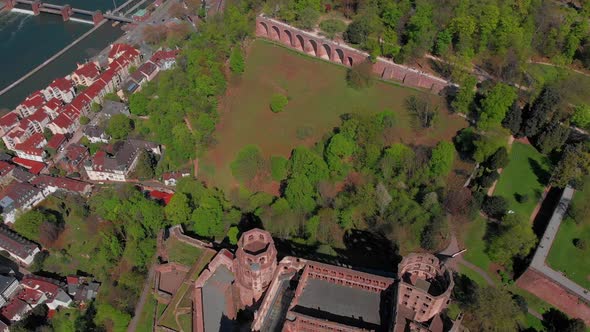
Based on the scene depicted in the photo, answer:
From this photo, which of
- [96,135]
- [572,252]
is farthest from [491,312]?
[96,135]

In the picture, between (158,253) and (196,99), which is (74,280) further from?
(196,99)

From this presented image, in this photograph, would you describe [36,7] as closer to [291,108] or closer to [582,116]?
[291,108]

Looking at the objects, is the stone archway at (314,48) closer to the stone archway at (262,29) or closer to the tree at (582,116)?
the stone archway at (262,29)

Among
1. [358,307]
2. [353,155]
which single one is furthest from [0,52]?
[358,307]

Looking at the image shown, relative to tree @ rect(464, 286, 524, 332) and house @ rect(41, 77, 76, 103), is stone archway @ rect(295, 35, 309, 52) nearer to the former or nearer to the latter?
house @ rect(41, 77, 76, 103)

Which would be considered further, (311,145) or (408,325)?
(311,145)

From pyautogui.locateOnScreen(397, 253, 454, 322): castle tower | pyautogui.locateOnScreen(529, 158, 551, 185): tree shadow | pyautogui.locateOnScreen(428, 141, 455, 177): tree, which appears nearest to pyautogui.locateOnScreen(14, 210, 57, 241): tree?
pyautogui.locateOnScreen(397, 253, 454, 322): castle tower

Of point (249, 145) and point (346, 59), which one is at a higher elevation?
point (346, 59)
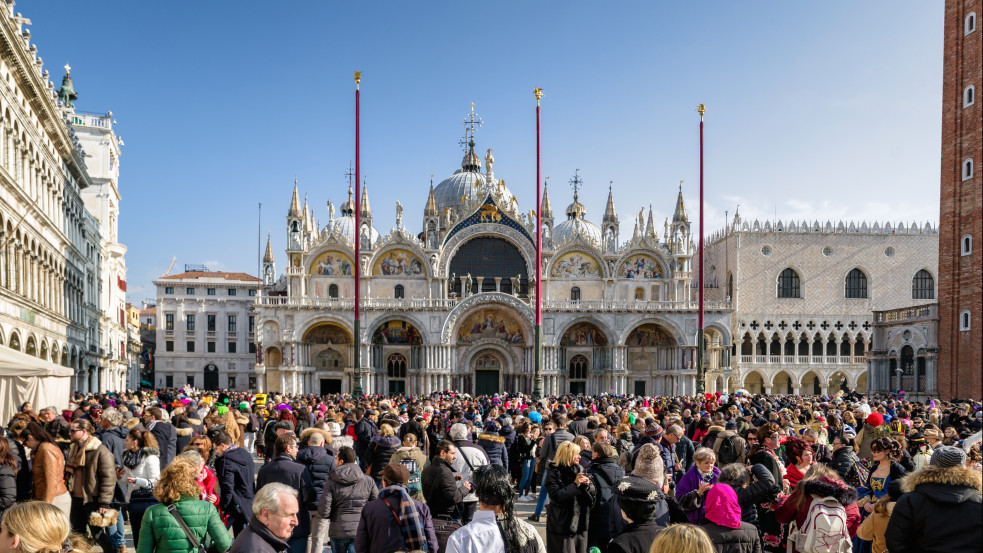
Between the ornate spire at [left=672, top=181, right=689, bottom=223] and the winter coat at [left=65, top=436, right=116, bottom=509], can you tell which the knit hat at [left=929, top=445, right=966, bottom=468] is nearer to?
the winter coat at [left=65, top=436, right=116, bottom=509]

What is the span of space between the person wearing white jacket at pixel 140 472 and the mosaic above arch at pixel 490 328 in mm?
41323

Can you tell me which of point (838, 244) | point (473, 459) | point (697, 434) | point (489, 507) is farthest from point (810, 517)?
point (838, 244)

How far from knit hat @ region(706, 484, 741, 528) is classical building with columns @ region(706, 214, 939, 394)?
49.5 m

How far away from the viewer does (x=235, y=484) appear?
341 inches

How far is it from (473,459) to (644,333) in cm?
4407

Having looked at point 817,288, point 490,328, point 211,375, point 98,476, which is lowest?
point 211,375

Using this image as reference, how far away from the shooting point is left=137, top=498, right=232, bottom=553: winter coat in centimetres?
593

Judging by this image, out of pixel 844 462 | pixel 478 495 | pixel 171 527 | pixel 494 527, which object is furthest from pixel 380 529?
pixel 844 462

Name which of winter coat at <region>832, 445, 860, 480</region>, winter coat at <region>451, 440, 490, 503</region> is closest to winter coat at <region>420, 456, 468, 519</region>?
winter coat at <region>451, 440, 490, 503</region>

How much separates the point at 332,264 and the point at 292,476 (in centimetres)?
4359

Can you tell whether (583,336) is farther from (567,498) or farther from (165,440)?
(567,498)

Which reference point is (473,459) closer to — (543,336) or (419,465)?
(419,465)

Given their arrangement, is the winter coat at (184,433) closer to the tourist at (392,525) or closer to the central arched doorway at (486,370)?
the tourist at (392,525)

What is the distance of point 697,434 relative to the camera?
1372cm
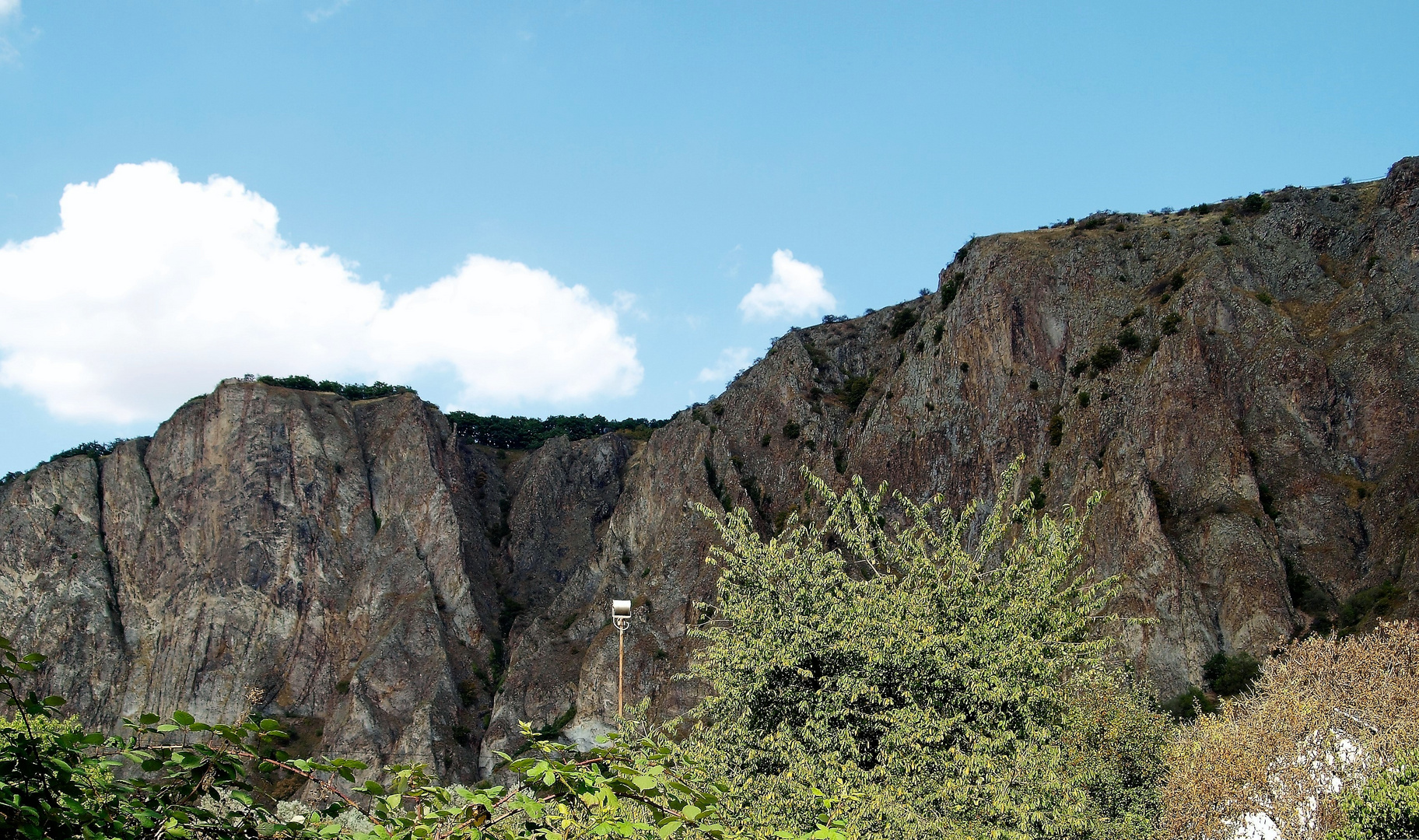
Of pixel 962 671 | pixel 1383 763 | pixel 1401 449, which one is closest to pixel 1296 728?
pixel 1383 763

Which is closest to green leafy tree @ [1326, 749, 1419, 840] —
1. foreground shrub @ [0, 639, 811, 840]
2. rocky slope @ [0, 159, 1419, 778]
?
foreground shrub @ [0, 639, 811, 840]

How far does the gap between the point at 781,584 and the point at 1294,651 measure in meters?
18.8

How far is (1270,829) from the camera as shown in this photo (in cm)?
1916

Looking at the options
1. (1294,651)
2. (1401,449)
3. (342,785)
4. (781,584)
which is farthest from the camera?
(342,785)

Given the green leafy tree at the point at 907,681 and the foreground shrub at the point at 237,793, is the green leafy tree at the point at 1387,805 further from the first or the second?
the foreground shrub at the point at 237,793

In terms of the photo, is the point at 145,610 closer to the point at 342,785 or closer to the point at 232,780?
the point at 342,785

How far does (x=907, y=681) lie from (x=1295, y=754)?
10.6 meters

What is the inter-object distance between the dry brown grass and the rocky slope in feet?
86.3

### WHAT THIS TASK INVOLVES
Copy out, word for word, the lines of the items from the one containing "How far does (x=907, y=681)" through the final line of the items, keeping both of those lines.

### FINISHED ANSWER
How far does (x=907, y=681) lie from (x=1295, y=754)?
10.6 meters

What is the inter-object distance between the dry brown grass and the rocky slope in feet?
86.3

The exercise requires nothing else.